**Instructions to follow:**
Reproduce the text of each entry below word for word, leaving out the pictures.

**Records supplied:**
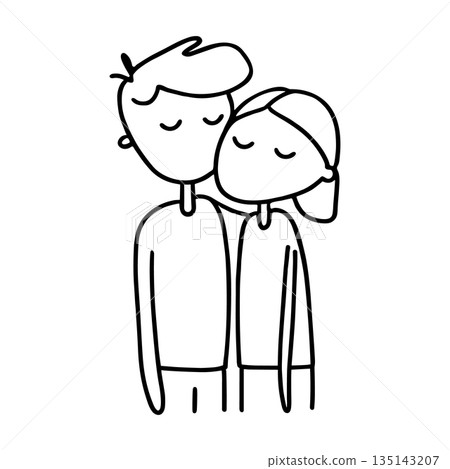 Cute love couple. Outline doodle design element. Family mom and dad together relation. Minimal line vector art 135143207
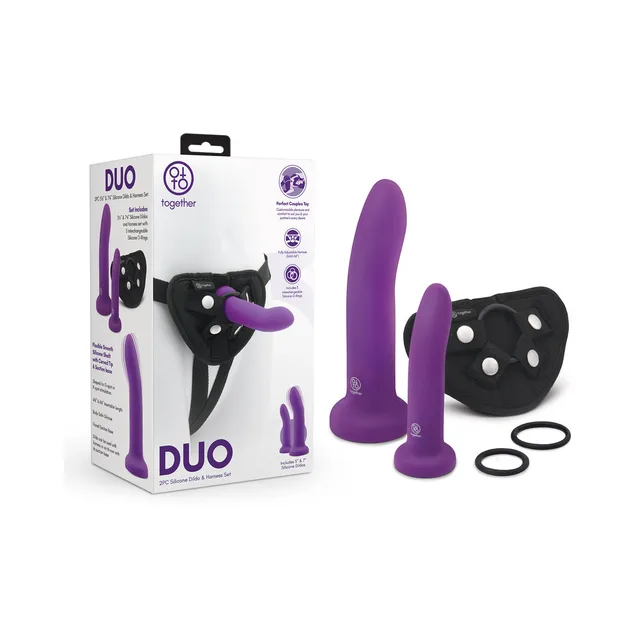 Together Duo two purple dildos with black harness, rings and box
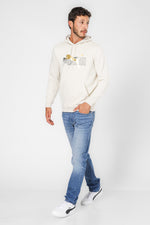 סווטשירט קפוצ'ון לגברים Essentials בצבע בז'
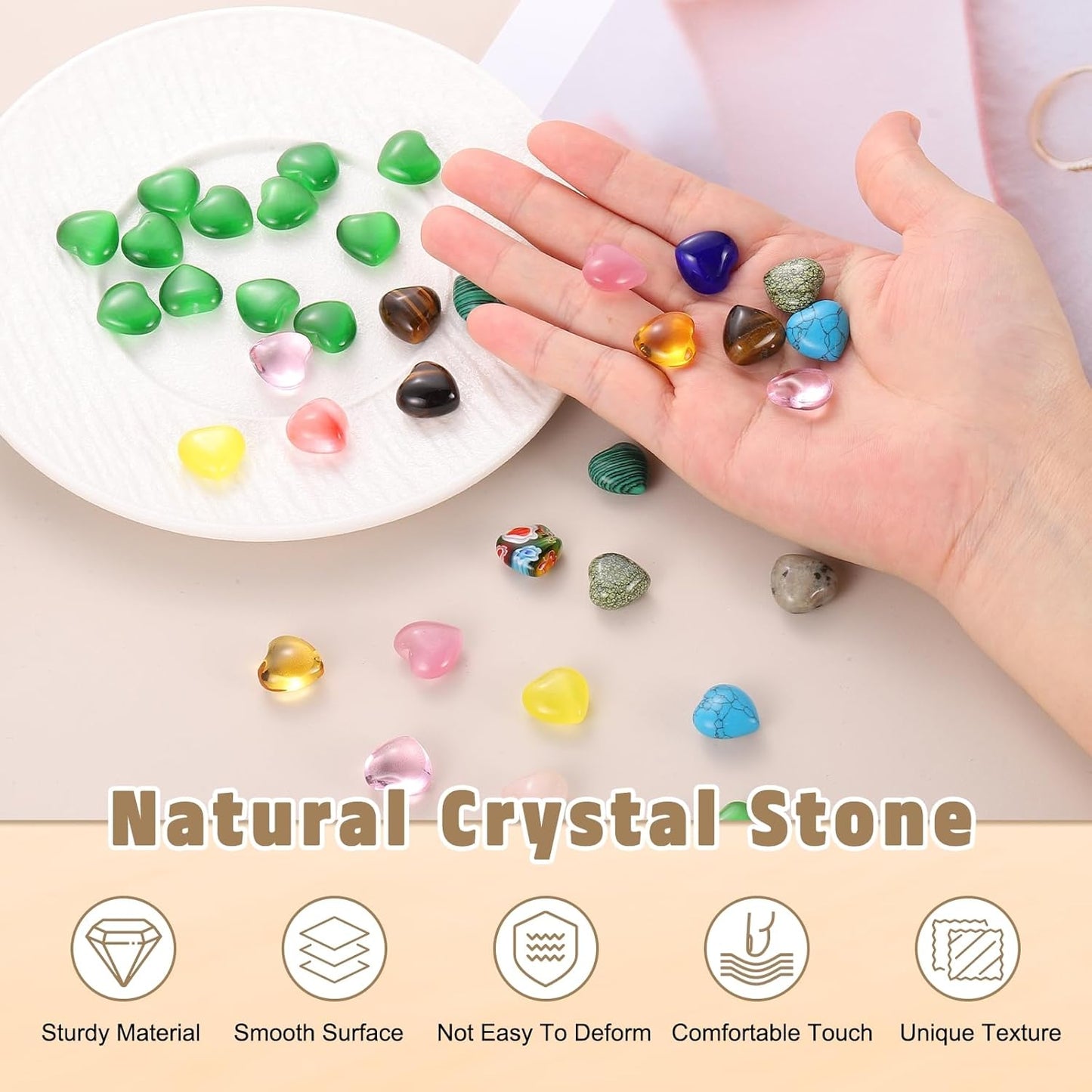 PATIKIL 20 Pcs Natural Heart Shaped Crystal Stone, 0.6 Inch Mini Polished Love Gemstone Crystal, Pocket Rock Engraved Worry Stones for Women Gifts Meditation, Light Red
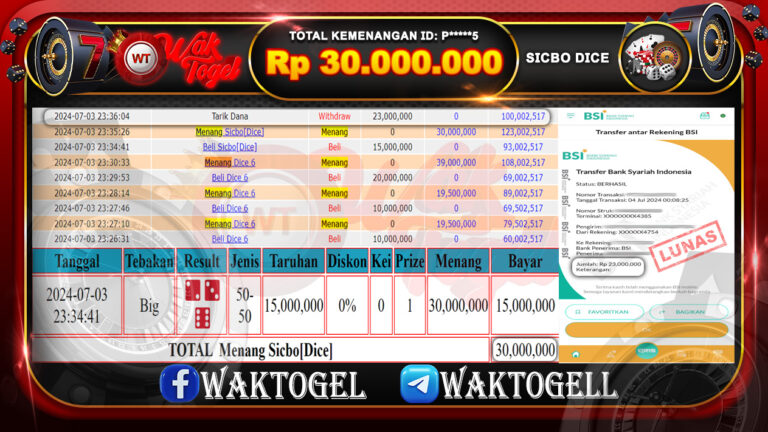 BUKTI PEMBAYARAN CASINO WAKTOGEL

**Response:**
 Cute love couple. Outline doodle design element. Family mom and dad together relation. Minimal line vector art 135143207
 Together Duo two purple dildos with black harness, rings and box
 סווטשירט קפוצ'ון לגברים Essentials בצבע בז'
 PATIKIL 20 Pcs Natural Heart Shaped Crystal Stone, 0.6 Inch Mini Polished Love Gemstone Crystal, Pocket Rock Engraved Worry Stones for Women Gifts Meditation, Light Red
 BUKTI PEMBAYARAN CASINO WAKTOGEL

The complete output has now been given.